In a time where data drives decision making and innovation, the journey of artificial intelligence [AI] has transformed from a technical concept to a cornerstone of modern business strategies. And today, we’ve reached the point in the evolution of data’s ‘AI-dentity’ that demands careful navigation to ensure that organisations are able to unlock real business value, but also maintain ethical and responsible practices.
Climbing Maslow’s AI hierarchy
Phil Anderson, Sales Manager for Digital Business Solutions at Datacentrix, places significant focus on having the right building blocks in place to manage risk versus deriving business value.
Anderson parallels Maslow’s hierarchy of needs to a business’s journey with AI, emphasizing the need to build foundational layers. These include responsible and ethical AI policies, robust data management and governance, thoughtful platform choices, and human factors, all essential for driving sustainable innovation. The current market reflects this, as most organizations struggle to scale beyond the proof of concept [POC] stage. This challenge not only hinders business value realization but also poses significant risks to reputation and legislative compliance.
“Before deploying advanced AI capabilities, companies must ensure ethical and transparent practices, balancing innovation with the human impact on customers and employees. We must take responsibility for ensuring that AI enhances the human experience and generates outcomes free from unfair bias.

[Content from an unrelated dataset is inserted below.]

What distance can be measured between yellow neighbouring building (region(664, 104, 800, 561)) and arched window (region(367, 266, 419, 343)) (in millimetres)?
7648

Anderson further highlights the risks of unfettered AI advancements, referencing the rise of publicly available AI tools that operate without sufficient guardrails and protections. “It’s not just the dark web anymore; AI’s risks are surfacing in public platforms every day. This makes it crucial for African organisations to adopt a robust stance on ethical AI now, ensuring their risks are managed.”
The Unsung Hero – Data Management
Data management and governance often take a backseat in AI conversations, yet they are critical for success. Arno Hanekom, Digital Strategist for Digital Business Solutions at Datacentrix, underscores this point: “In the past few months alone, as Datacentrix, we’ve engaged in over 80 discussions with clients on AI, and rolled out a number of proof-of-concept projects. Everyone wants AI, but few are prepared to address the personal and invasive nature of data management.”
However, this process can be simplified by taking a stepwise approach, managing metadata and creating scalable models. “The goal here is to make data governance less daunting while building collaborative models with our clients,” says Hanekom.
Choosing the Right Platform
Companies are facing a choice between product-specific AI extensions and deploying enterprise-wide AI platforms to cover wider scope challenges. While the former is quick to implement and has pre-defined use cases, it lacks the scalability of the latter.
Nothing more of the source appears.